Une mini-série hebdomadaire en neuf épisodes et une vingtaine de diptyques dont l'intrigue est la suivante : piégés dans des mondes-bouteilles par Brainiac, des super-héros provenant de différents espaces-temps sont rassemblés pour des expériences. Au même moment, Telos, une créature née de l'assimilation d'une planète hors du temps par Brainiac, entre en jeu pour tester la résistance des héros de ces mondes parallèles.

En vérité, il s'agit pour DC Comics de combler une béance dans ses parutions pendant deux mois, le temps nécessaire pour achever son déménagement de son siège historique à Broadway (New York) jusqu'à Burbank (Californie) : toutes les séries régulières s'interrompent pendant 60 jours mais l'éditeur a eu l'idée de proposer à ses lecteurs une collection de récits complets en deux parties sous la même bannière.
C'est aussi l'occasion de prêter les clés à des auteurs différents, chargés d'animer des personnages méconnus ou peu exploités, dans leurs versions antérieures au reboot des séries (la fameuse "Renaissance" initiée en Septembre 2011).

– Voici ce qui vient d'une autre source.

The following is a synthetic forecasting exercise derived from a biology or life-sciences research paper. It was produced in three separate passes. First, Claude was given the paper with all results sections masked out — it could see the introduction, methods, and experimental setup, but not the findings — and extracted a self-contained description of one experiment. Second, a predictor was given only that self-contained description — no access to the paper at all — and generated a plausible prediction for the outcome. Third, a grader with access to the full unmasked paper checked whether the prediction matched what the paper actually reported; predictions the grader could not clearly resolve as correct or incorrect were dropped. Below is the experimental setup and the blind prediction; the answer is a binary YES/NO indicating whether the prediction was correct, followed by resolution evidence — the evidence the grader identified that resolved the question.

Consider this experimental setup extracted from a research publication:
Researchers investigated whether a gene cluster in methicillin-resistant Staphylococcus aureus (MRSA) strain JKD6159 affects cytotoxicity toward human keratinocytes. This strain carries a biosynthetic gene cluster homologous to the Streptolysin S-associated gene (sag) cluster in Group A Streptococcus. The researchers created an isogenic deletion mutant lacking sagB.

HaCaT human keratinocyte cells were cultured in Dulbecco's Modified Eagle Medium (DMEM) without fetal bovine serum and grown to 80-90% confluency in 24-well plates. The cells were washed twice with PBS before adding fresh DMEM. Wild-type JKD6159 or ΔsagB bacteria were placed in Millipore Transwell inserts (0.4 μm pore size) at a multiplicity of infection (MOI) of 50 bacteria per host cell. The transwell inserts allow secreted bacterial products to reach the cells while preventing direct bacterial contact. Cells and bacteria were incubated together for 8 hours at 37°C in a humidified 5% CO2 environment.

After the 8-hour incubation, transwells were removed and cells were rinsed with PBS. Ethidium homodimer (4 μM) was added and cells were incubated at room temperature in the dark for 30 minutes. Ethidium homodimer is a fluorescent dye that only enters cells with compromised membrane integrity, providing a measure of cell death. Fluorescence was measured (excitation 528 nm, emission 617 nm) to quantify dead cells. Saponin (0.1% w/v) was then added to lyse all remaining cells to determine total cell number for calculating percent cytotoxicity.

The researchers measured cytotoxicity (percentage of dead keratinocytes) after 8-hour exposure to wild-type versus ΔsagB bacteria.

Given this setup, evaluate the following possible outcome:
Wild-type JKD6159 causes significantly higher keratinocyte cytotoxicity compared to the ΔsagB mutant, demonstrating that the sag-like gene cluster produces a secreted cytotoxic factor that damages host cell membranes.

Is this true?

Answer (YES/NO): NO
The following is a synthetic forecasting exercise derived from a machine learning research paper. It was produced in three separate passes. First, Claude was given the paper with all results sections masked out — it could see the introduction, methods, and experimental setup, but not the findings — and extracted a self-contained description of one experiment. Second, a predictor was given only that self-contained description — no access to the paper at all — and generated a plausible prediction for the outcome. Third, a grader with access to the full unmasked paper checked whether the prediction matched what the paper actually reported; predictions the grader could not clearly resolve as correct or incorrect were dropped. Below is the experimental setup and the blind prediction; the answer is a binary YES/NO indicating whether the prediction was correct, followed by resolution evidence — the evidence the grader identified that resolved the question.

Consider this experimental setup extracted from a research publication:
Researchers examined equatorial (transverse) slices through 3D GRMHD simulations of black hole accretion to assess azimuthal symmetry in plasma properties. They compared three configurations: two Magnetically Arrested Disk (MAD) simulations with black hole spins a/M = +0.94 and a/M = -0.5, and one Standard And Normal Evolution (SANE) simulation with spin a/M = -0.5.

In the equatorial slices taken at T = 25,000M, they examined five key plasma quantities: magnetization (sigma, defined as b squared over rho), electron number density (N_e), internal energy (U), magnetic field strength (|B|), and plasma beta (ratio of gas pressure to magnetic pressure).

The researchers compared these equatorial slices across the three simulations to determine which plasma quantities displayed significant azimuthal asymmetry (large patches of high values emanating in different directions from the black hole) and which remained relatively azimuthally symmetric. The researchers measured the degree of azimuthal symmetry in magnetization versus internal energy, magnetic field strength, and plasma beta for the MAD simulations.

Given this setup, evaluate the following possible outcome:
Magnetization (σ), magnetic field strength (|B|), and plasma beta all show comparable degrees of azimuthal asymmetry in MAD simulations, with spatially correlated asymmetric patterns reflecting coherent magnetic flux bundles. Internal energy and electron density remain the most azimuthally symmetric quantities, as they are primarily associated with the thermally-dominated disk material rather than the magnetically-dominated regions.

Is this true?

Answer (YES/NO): NO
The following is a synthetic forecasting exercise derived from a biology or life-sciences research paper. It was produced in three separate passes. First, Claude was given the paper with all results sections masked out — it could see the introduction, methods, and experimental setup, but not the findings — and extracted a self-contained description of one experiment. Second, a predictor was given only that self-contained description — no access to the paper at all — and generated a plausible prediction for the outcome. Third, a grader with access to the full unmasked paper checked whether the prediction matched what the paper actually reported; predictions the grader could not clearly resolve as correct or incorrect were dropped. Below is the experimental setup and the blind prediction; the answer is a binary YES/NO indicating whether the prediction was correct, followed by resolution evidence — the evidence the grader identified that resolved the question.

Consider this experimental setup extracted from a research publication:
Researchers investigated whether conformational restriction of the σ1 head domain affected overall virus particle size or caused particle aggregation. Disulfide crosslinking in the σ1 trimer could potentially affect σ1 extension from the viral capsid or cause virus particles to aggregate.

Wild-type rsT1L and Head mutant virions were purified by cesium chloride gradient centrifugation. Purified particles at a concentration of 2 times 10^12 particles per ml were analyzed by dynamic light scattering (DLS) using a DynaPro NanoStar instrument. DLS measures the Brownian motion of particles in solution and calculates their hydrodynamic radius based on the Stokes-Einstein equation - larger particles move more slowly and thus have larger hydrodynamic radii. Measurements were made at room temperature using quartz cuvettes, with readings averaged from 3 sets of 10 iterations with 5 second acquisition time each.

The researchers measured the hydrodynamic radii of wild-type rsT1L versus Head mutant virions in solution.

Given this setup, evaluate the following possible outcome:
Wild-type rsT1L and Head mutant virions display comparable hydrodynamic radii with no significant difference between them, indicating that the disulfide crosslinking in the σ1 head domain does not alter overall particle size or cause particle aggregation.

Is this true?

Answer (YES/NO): YES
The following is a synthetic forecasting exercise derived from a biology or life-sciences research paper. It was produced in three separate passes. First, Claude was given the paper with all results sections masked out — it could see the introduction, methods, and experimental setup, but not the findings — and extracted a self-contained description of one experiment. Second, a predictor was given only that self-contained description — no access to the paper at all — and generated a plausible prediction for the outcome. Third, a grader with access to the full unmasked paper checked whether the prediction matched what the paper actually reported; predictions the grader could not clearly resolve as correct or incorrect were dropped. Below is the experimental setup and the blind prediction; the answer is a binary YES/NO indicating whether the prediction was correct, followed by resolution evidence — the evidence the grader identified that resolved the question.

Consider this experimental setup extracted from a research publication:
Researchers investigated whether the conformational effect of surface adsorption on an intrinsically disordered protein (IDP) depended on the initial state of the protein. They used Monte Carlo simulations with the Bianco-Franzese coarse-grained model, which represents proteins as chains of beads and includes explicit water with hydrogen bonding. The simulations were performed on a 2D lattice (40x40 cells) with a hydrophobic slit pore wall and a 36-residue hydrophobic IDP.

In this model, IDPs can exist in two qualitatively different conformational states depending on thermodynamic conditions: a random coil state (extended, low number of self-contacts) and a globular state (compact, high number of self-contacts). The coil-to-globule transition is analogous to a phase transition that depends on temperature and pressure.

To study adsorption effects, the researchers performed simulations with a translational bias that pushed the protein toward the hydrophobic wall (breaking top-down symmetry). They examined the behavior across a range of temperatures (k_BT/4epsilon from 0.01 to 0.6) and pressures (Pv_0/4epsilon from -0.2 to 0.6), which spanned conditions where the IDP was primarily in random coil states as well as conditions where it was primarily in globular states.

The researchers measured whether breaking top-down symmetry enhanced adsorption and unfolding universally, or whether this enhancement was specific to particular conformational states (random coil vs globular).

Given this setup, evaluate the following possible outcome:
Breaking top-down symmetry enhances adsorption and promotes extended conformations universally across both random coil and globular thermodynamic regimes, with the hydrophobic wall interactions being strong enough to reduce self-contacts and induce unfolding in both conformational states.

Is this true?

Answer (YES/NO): YES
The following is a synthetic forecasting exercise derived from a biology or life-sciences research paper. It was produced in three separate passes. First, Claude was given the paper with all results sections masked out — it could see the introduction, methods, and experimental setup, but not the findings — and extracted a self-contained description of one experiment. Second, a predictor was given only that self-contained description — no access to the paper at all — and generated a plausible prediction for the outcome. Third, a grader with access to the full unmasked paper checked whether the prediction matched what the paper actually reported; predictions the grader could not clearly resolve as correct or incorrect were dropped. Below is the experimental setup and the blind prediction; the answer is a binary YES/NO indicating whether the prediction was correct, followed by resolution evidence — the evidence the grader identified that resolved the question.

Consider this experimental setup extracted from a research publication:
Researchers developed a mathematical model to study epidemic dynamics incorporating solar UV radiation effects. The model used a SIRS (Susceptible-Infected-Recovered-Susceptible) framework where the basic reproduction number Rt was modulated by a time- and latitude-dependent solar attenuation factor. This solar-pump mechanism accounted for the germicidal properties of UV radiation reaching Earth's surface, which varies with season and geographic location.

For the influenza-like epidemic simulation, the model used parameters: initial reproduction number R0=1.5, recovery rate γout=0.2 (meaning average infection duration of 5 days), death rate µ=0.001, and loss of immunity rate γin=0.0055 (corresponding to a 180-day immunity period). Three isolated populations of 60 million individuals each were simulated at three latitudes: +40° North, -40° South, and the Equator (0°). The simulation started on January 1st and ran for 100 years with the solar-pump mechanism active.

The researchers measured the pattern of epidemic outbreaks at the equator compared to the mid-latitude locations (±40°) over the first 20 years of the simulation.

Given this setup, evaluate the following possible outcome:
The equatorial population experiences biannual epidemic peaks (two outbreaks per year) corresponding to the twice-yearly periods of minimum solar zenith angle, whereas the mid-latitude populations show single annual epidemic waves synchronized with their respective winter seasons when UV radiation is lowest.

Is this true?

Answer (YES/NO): NO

Au regard des previews, il y a à boire et à manger dans cette initiative, où les équipes artistiques qui jouent les intérimaires ne sont pas toutes d'un niveau fabuleux. Mais dans le lot, la paire composée par Jeff Parker (par ailleurs scénariste d'Aquaman) et Evan Shaner (qui a fait équipe, avec succès, avec Parker l'an dernier sur huit épisodes de Flash Gordon, chez Dynamite Comics - le recueil devrait sortir à la fin Mai) a particulièrement retenu mon attention car : 1/ j'aime bien ce qu'écrit cet auteur, 2/ j'ai suivi depuis longtemps l'éclosion de ce dessinateur (repéré sur le site comictwart), et 3/ ils se réunissent ici pour animer Shazam.
Après l'épisode très réussi de la saga The Multiversity par Grant Morrison et Cameron Stewart consacré au Captain Marvel original (Thunderworld adventures - voir critique 552 de ce blog), c'est une nouvelle opportunité de retrouver ce super-héros attachant, si longtemps mal employé par DC. 

Jeff Parker et Evan "Doc" Shaner jouent le jeu du crossover sans se laisser déborder par lui et c'est une réussite au niveau de la caractérisation et du divertissement, qui peut donc s'apprécier indépendamment du reste de la production liée à Convergence. On peut dire que le scénariste et le dessinateur se sont vraiment bien trouvés depuis leur collaboration sur Flash Gordon, sans oublier que Shazam est le héros favori de Shaner depuis toujours : cette complicité se ressent vivement dans ce premier épisode et aboutit à une des lectures les plus rafraîchissantes du moment.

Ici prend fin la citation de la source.